I was court marshaled. They painted me as a man who, in albeit an extreme circumstance, had killed a fellow soldier when alternatives to survival were at hand. I was never accused of being an all-out murderer, but they stopped just short. Thanks to my service, they decided not to take it further than simply stripping me of my medals and dishonorably discharging me. Word was out th
at I had killed Steven, but somehow survived myself. That was enough for people to judge me. I sealed my decent into infamy by never setting anyone right. I was so awash with guilt, confusion. Steven had begged me to kill him. Just begged me. Just like I would have done if the roles were reversed.
I was shipped back to England, the previous 9 years of my life wiped from the slate. I came back with no record, no history, no nothing. I didn’t have a place, a purpose or a home - especially after my parents took umbrage with my decision in the sewer. I hoped that they would see my rationale, at least understand my position and why I did what I did. But no such luck. I was home for an extremely uncomfortable 2 days, and, even though they never kicked me out, I took the initiative and left.

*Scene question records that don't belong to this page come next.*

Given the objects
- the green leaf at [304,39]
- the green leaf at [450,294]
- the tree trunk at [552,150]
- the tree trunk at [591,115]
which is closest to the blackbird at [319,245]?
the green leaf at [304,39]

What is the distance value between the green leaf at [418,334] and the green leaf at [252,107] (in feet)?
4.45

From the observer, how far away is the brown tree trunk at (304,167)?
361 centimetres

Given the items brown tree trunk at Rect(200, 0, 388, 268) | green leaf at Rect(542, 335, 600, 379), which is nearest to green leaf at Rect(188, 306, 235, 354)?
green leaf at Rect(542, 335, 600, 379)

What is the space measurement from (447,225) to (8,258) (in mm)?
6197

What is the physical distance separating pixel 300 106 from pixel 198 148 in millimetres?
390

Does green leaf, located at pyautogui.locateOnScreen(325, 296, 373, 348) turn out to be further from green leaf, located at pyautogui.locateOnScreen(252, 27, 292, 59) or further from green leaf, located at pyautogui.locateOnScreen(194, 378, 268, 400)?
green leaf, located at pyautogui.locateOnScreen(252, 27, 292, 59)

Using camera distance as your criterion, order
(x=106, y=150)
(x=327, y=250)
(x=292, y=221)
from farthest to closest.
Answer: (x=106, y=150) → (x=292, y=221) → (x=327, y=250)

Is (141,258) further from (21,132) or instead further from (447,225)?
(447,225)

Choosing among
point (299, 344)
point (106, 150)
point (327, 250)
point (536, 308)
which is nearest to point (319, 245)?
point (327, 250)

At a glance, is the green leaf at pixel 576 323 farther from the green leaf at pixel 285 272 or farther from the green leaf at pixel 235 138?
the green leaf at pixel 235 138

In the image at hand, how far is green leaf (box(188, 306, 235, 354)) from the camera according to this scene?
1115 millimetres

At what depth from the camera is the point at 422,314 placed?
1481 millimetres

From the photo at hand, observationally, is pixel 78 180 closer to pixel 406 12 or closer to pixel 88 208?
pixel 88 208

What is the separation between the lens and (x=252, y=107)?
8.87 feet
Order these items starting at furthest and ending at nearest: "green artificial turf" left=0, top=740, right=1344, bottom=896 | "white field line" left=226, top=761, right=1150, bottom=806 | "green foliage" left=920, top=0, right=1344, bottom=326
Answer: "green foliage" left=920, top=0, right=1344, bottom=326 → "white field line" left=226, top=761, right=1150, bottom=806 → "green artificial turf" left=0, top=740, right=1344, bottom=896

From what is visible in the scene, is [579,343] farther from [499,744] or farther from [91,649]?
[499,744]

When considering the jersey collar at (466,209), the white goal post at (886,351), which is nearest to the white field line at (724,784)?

Their son had gone from hero to zero in the blink of an eye, and their own pride took a massive hit in the balls. I think they were scared of the questions and the ensuing scrutiny, so I left. Neither party has contacted the other since that day. I was left with the money I had earned through my years of service, which had been steadily dripped into my home account from overseas. I had no dependents, and no plans for the money, so it was all still there. We are not talking about a great amount of cash, but enough to keep me afloat as I work out what to do next.